WORK TO BE COMPLETED: Locate the line that contains "As the image". Reproduce it and all following lines up to the end of the material, exactly and with nothing added.

— START OF PROVIDED RECORDS —

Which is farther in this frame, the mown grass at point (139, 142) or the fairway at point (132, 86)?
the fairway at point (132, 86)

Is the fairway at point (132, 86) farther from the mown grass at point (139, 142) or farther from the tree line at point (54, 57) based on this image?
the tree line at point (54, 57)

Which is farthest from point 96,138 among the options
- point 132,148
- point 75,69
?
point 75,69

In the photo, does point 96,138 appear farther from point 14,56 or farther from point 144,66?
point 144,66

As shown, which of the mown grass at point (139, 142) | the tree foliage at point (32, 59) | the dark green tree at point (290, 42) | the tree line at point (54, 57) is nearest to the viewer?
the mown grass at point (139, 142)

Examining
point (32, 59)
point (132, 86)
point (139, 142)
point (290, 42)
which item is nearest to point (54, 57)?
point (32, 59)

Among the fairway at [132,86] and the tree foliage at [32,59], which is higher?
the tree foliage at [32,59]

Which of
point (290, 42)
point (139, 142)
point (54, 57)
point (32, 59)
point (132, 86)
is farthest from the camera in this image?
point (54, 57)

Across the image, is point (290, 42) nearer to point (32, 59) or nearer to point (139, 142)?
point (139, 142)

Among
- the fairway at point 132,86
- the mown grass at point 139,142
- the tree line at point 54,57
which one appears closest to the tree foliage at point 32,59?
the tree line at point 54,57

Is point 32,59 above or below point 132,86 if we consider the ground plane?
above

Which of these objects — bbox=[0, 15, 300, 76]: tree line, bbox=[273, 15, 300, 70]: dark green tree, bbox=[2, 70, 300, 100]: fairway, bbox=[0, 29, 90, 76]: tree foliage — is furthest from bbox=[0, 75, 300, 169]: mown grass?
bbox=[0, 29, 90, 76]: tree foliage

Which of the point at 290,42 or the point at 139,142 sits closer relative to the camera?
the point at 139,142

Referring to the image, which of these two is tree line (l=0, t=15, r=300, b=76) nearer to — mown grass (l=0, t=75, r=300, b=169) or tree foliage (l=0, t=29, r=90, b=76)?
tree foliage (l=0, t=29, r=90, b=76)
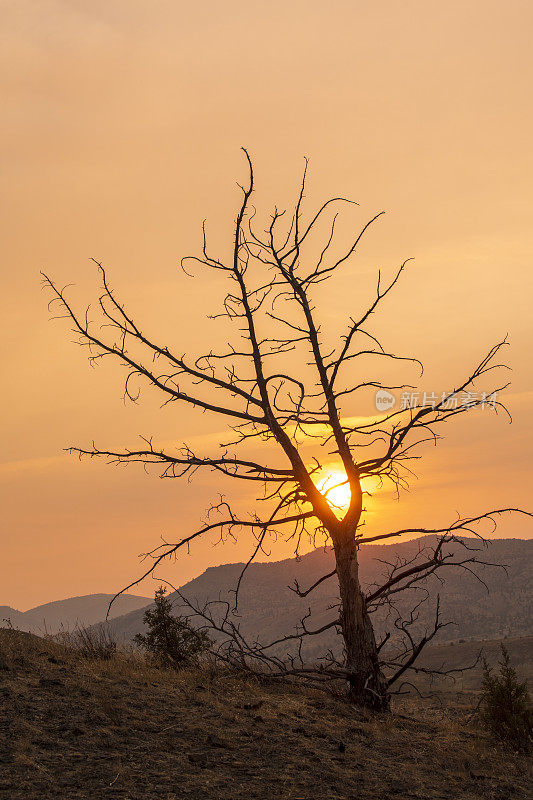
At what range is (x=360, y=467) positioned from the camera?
1314 centimetres

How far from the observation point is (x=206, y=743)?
855 centimetres

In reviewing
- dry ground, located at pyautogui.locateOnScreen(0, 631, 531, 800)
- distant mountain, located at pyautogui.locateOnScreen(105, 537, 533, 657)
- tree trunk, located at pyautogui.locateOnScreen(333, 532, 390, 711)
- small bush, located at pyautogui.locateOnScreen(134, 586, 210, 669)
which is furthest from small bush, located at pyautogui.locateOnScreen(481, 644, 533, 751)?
distant mountain, located at pyautogui.locateOnScreen(105, 537, 533, 657)

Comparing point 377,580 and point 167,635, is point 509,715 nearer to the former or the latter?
point 167,635

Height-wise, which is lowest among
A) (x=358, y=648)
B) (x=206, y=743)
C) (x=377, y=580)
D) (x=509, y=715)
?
(x=509, y=715)

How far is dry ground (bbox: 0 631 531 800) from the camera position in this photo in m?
7.24

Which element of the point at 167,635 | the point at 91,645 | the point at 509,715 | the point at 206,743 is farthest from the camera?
the point at 167,635

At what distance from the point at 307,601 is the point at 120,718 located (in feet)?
269

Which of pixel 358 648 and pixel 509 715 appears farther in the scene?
pixel 358 648

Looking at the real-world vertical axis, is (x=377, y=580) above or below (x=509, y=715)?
above

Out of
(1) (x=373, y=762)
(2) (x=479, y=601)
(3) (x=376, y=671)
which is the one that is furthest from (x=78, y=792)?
(2) (x=479, y=601)

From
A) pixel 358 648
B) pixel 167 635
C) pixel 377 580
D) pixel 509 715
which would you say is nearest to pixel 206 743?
pixel 358 648

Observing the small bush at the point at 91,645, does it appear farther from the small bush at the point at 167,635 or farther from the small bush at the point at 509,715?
the small bush at the point at 509,715

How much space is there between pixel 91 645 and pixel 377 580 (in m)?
81.3

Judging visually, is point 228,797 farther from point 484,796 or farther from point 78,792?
point 484,796
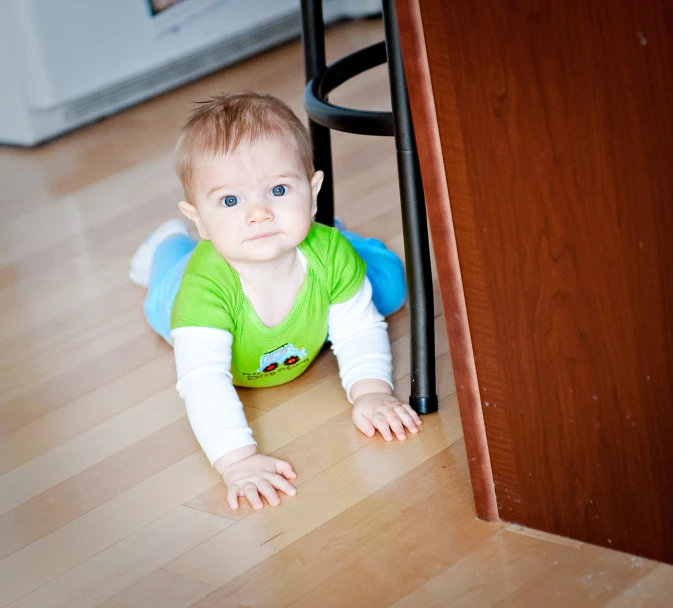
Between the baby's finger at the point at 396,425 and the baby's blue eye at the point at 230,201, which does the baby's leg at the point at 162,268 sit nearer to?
the baby's blue eye at the point at 230,201

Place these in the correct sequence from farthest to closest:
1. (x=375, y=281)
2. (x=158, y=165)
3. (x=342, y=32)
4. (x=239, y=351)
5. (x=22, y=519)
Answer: (x=342, y=32) < (x=158, y=165) < (x=375, y=281) < (x=239, y=351) < (x=22, y=519)

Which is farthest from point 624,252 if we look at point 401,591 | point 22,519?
point 22,519

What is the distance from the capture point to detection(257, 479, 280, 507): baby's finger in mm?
1063

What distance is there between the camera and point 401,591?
901 millimetres

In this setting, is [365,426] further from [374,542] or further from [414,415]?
[374,542]

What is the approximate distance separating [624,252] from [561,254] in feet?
0.18

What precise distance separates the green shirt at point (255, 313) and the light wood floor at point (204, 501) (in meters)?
0.04

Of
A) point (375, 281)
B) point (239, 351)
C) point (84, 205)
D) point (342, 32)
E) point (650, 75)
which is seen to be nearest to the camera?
point (650, 75)

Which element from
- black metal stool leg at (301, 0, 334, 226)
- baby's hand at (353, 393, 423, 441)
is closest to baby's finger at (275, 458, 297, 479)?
baby's hand at (353, 393, 423, 441)

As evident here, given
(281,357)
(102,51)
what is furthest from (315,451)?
(102,51)

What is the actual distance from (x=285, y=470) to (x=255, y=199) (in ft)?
1.00

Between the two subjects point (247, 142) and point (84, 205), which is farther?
point (84, 205)

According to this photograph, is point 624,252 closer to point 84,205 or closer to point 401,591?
point 401,591

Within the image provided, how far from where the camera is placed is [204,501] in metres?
1.10
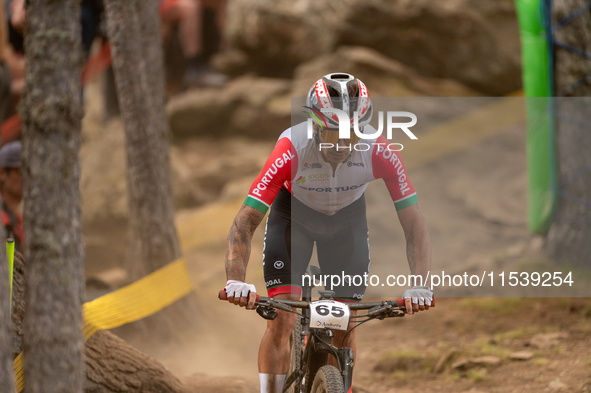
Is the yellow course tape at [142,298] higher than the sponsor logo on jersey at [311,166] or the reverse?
the reverse

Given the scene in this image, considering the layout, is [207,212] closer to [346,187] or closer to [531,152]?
[531,152]

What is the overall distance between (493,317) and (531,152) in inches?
92.7

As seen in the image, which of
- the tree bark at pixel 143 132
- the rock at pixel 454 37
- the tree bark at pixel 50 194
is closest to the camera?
the tree bark at pixel 50 194

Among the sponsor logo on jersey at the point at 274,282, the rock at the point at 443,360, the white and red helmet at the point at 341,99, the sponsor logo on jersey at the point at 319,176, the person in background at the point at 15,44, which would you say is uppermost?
the person in background at the point at 15,44

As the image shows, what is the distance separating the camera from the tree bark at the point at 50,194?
2879mm

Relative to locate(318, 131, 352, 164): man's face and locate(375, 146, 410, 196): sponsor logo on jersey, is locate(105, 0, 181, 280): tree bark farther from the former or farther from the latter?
locate(375, 146, 410, 196): sponsor logo on jersey

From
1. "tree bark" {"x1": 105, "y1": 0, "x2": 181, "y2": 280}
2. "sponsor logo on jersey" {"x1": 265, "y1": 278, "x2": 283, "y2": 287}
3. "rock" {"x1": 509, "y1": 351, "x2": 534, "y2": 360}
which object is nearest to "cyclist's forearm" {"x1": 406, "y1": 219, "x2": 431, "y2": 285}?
"sponsor logo on jersey" {"x1": 265, "y1": 278, "x2": 283, "y2": 287}

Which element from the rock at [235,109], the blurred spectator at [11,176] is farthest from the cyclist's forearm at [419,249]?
the rock at [235,109]

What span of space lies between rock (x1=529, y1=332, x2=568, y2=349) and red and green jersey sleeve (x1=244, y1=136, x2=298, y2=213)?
3.71 meters

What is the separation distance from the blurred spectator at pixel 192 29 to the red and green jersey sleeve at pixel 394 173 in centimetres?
909

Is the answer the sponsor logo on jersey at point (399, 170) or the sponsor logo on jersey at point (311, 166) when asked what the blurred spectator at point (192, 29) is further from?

— END OF PROVIDED RECORDS —

FINAL RESULT:
As the image shows, what is the distance separating the camera from the tree bark at the point at 50,194?
2879mm

Relative to locate(318, 131, 352, 164): man's face and locate(375, 146, 410, 196): sponsor logo on jersey, is locate(105, 0, 181, 280): tree bark farther from the former or farther from the latter?
locate(375, 146, 410, 196): sponsor logo on jersey

From
1. "tree bark" {"x1": 105, "y1": 0, "x2": 181, "y2": 280}
2. "sponsor logo on jersey" {"x1": 265, "y1": 278, "x2": 283, "y2": 287}
3. "rock" {"x1": 509, "y1": 351, "x2": 534, "y2": 360}
which object is nearest to "cyclist's forearm" {"x1": 406, "y1": 219, "x2": 431, "y2": 285}?
"sponsor logo on jersey" {"x1": 265, "y1": 278, "x2": 283, "y2": 287}

Which element from the rock at [235,109], the blurred spectator at [11,176] is farthest from the cyclist's forearm at [419,249]?
the rock at [235,109]

What span of space lies between rock (x1=529, y1=332, x2=568, y2=349) and red and green jersey sleeve (x1=244, y1=136, x2=298, y2=213)?
3.71 meters

What is the separation distance from the blurred spectator at pixel 192 29 to the red and green jersey sleeve at pixel 394 173 in centimetres?
909

Is the answer the sponsor logo on jersey at point (399, 170) or the sponsor logo on jersey at point (311, 166) when asked what the blurred spectator at point (192, 29) is further from?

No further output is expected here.